Jewellery maker Georgia Westcott had been thinking Christmas may not "be big this year" but then a rural-led movement started bringing her a whole new wave of customers.
The founder of ByGeorge reports she's been receiving "four to five orders a day" via the Buy From The Bush Marketplace since the online emporium was launched last month.
Miss Westcott, who recently moved to Peak Hill from Gilgandra, said the marketplace's launch had also provided a welcome boost to sales on her own e-commerce site.
"I was seeing a bit of a dead period, thinking 'oh gosh, I don't know if Christmas is going to be big this year'," she said.

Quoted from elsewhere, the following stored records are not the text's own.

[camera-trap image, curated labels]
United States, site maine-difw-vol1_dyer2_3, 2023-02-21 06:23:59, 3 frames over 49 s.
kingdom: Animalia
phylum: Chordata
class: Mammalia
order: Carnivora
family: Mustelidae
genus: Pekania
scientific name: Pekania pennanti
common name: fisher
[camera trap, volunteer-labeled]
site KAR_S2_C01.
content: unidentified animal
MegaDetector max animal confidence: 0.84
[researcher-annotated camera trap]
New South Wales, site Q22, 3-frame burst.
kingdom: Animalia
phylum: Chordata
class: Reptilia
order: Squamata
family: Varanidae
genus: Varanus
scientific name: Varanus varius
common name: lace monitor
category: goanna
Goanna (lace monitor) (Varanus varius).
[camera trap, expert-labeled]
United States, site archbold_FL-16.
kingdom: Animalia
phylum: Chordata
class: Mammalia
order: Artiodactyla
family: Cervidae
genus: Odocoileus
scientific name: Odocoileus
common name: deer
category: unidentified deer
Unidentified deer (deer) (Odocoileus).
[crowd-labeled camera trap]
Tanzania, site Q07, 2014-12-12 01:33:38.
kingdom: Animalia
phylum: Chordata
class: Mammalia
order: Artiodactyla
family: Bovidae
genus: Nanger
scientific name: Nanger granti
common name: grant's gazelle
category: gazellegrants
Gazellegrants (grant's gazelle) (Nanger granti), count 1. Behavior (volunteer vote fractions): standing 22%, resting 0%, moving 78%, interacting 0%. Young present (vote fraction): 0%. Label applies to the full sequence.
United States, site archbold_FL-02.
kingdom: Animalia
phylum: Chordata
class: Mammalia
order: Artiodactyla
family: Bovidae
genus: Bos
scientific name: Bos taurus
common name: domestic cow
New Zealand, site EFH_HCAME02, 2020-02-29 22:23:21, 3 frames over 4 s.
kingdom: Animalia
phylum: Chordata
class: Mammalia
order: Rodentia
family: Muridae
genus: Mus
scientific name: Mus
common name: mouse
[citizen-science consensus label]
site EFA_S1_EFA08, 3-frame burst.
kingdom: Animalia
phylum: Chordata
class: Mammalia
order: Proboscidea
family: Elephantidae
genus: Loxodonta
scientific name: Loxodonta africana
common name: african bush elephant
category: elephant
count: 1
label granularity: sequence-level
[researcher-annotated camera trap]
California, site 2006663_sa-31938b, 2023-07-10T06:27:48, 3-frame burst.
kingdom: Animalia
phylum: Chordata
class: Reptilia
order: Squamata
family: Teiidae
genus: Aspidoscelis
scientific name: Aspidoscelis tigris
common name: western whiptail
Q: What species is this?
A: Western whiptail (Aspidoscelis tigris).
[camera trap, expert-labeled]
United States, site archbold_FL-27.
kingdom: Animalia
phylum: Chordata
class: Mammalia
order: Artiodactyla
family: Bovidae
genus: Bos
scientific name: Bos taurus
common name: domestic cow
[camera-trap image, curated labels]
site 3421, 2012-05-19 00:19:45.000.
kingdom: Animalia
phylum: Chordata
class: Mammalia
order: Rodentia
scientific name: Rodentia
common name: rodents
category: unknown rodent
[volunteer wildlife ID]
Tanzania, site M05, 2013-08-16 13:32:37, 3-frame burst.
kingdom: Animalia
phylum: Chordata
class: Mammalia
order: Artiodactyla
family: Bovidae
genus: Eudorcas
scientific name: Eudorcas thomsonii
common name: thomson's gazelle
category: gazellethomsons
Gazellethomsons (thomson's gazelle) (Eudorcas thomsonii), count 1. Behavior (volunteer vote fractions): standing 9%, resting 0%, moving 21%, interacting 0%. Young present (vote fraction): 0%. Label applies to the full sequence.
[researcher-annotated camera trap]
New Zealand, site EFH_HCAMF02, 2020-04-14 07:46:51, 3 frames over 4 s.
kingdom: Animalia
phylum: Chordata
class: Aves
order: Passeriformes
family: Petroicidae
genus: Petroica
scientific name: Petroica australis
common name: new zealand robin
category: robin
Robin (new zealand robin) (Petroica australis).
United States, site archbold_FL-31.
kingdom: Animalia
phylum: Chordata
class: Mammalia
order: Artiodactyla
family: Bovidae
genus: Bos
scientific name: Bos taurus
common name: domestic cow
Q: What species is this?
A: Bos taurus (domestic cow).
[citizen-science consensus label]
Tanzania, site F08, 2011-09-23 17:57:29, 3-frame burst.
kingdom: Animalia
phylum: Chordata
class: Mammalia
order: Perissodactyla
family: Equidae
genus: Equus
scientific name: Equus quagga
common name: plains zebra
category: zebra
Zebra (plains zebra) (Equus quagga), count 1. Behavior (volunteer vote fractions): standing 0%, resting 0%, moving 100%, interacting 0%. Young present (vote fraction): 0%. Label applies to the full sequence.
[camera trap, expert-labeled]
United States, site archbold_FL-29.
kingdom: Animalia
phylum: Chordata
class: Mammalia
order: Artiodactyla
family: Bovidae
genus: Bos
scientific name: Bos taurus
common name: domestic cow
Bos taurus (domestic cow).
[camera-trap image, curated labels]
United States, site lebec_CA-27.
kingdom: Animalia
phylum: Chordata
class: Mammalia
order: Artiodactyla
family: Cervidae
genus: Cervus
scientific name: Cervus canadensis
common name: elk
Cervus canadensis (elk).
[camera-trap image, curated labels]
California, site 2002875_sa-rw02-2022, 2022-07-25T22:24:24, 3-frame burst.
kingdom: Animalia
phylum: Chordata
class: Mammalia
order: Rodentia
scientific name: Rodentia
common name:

"But since the marketplace, I've seen probably double in sales on my personal ByGeorge website, as well as at least four to five orders a day just through the marketplace."
It's history repeating itself one year after Buy From The Bush showcased Miss Westcott's microbusiness to its rapidly-growing following on social media.
ByGeorge's sales "tripled", and she was inundated with orders in more than 150 Instagram messages and more than 100 messages on Facebook, she said.
Giving her the "fire in the belly" to continue, the side hustle went from strength to strength, significantly increasing the number of shops that carried the range, being featured in New Idea magazine, and then the launch of an e-commerce site, Miss Westcott said.
"I had an order into Europe last year... I quite often get orders from New Zealand and anywhere around the world, which is amazing, Buy From The Bush has connected that for me, because I wouldn't have been able to do that on my own, just with my little Instagram page."
Miss Westcott, who started making earrings to give as gifts to her teachers when she finished school, said consumers could make a difference.
...when we shop small, we're supporting a small business... their family, their income, you're putting food on the table.Georgia Westcott of ByGeorge
"I would suggest that everyone shop small, as much as possible, because we need our small businesses, they're the ones keeping our economy going," she said.
"And it's the flow-on effect, when we shop small, we're supporting a small business... their family, their income, you're putting food on the table."
"You're also supporting, when you drive into town, you might go and buy a coffee, you've got to post your orders, so it's just that flow-on effect so I suggest everyone shop small, shop local, and keep the small businesses going."